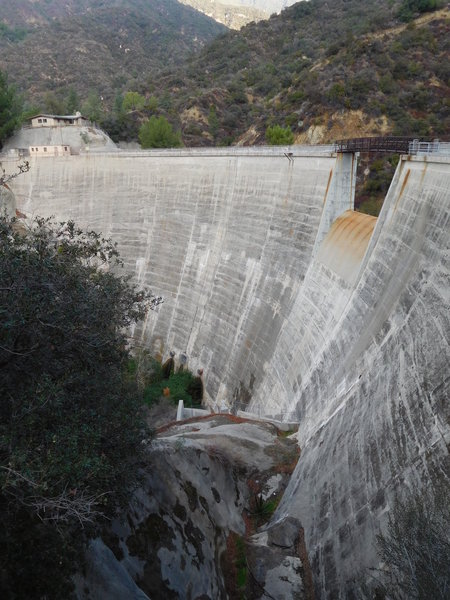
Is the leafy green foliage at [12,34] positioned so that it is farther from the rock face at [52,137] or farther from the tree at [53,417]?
the tree at [53,417]

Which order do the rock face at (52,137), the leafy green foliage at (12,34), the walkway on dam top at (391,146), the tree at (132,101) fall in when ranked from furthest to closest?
1. the leafy green foliage at (12,34)
2. the tree at (132,101)
3. the rock face at (52,137)
4. the walkway on dam top at (391,146)

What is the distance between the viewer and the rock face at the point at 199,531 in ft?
24.2

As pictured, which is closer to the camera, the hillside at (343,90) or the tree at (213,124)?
the hillside at (343,90)

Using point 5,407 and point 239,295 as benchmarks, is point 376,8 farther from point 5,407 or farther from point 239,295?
point 5,407

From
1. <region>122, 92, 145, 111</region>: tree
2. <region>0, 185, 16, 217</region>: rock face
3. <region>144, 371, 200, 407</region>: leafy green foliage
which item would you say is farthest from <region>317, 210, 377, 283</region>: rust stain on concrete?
<region>122, 92, 145, 111</region>: tree

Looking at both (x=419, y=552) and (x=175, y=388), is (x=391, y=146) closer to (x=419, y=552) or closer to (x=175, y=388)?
(x=419, y=552)

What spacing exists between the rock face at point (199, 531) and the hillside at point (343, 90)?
30.7 meters

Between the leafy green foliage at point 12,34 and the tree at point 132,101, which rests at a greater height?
the leafy green foliage at point 12,34

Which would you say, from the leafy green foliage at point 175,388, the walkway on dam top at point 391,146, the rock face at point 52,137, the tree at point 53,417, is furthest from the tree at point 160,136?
the tree at point 53,417

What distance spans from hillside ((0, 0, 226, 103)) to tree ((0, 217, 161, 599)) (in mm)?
75273

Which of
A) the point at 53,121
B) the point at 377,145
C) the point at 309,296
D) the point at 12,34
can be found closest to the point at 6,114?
the point at 53,121

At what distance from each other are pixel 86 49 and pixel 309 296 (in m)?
104

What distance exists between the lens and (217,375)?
2277cm

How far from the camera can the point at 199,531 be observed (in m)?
8.97
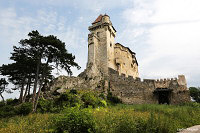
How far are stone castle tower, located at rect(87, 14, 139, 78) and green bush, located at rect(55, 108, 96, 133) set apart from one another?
21268 mm

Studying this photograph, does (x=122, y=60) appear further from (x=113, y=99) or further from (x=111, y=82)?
(x=113, y=99)

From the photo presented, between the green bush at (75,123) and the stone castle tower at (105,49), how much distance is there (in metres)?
21.3

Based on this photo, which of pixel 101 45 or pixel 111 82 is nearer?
pixel 111 82

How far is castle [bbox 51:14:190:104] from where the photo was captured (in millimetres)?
20984

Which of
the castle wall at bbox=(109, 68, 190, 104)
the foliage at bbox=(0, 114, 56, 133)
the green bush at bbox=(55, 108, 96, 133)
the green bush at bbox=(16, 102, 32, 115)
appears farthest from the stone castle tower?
the green bush at bbox=(55, 108, 96, 133)

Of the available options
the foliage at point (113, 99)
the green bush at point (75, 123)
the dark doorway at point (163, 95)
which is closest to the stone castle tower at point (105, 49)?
the foliage at point (113, 99)

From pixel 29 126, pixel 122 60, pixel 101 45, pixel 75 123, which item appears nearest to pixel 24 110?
pixel 29 126

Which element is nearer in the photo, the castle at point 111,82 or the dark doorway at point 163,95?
the castle at point 111,82

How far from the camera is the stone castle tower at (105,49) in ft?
92.0

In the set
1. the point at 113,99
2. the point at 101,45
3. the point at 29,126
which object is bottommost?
the point at 29,126

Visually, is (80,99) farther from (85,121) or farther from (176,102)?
(176,102)

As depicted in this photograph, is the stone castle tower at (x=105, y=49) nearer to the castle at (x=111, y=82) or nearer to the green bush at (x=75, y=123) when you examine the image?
the castle at (x=111, y=82)

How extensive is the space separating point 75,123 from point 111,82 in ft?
65.8

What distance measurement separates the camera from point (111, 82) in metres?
24.5
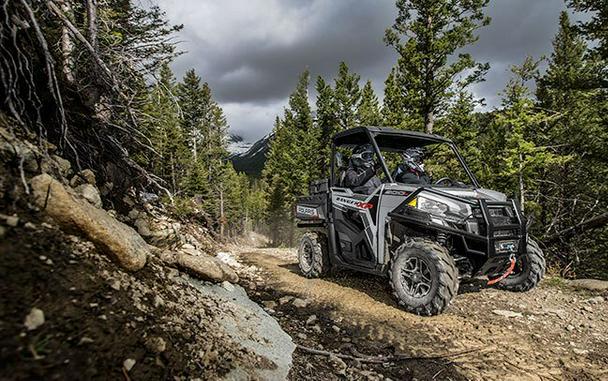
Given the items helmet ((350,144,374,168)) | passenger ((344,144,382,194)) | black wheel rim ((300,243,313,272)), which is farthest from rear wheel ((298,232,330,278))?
helmet ((350,144,374,168))

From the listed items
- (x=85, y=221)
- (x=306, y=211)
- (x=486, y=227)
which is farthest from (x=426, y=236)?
(x=85, y=221)

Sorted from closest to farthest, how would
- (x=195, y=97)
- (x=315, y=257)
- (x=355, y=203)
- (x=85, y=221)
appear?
(x=85, y=221) → (x=355, y=203) → (x=315, y=257) → (x=195, y=97)

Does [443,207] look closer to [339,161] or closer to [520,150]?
[339,161]

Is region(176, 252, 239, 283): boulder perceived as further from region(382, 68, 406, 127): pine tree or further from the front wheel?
region(382, 68, 406, 127): pine tree

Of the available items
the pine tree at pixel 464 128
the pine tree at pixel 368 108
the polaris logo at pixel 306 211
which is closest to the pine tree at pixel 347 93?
the pine tree at pixel 368 108

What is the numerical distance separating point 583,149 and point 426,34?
331 inches

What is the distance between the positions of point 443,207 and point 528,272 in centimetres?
210

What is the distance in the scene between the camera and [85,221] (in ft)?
7.61

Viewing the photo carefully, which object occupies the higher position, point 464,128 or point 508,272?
point 464,128

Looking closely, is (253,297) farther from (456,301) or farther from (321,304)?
(456,301)

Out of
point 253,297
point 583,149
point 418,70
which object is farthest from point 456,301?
point 418,70

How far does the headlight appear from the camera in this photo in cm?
436

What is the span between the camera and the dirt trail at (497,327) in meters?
Result: 3.08

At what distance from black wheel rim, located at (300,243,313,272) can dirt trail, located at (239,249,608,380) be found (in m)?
1.07
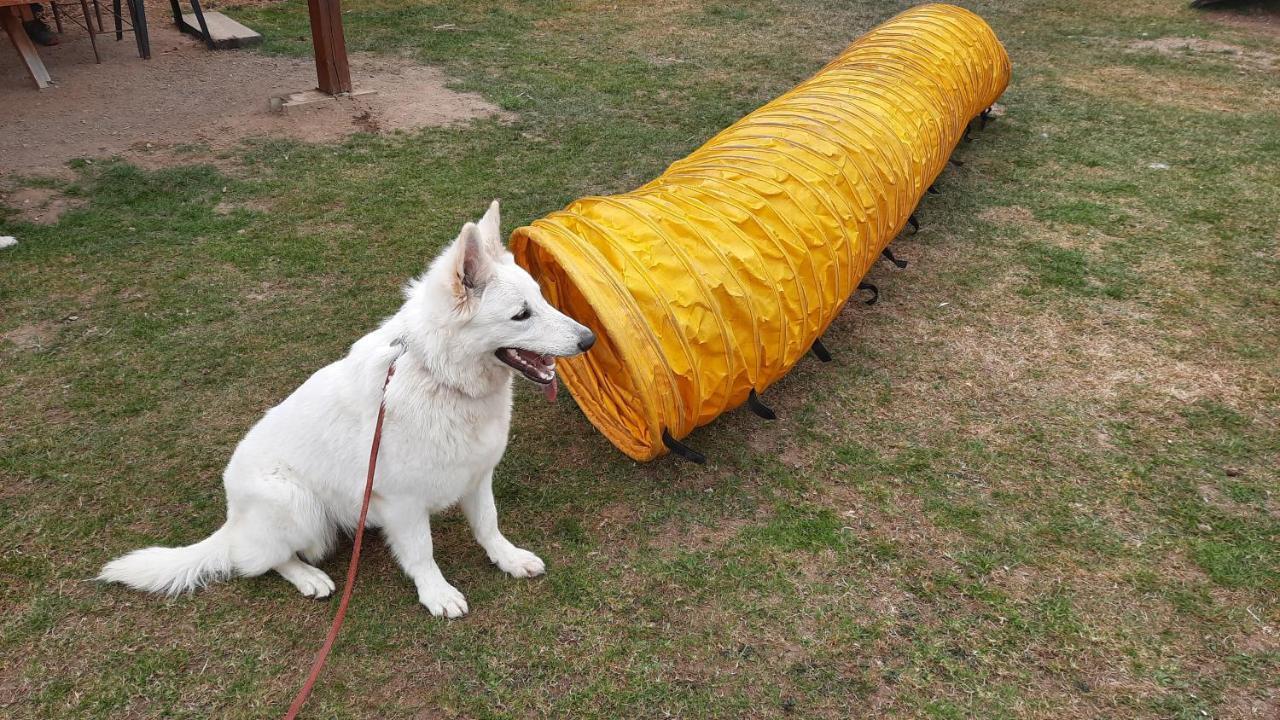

▶ _AIM OF THE TASK_:
Count the lines in the rows above that contain the string "doorway". Give only the number.

▶ _EXPECTED ANSWER_:
2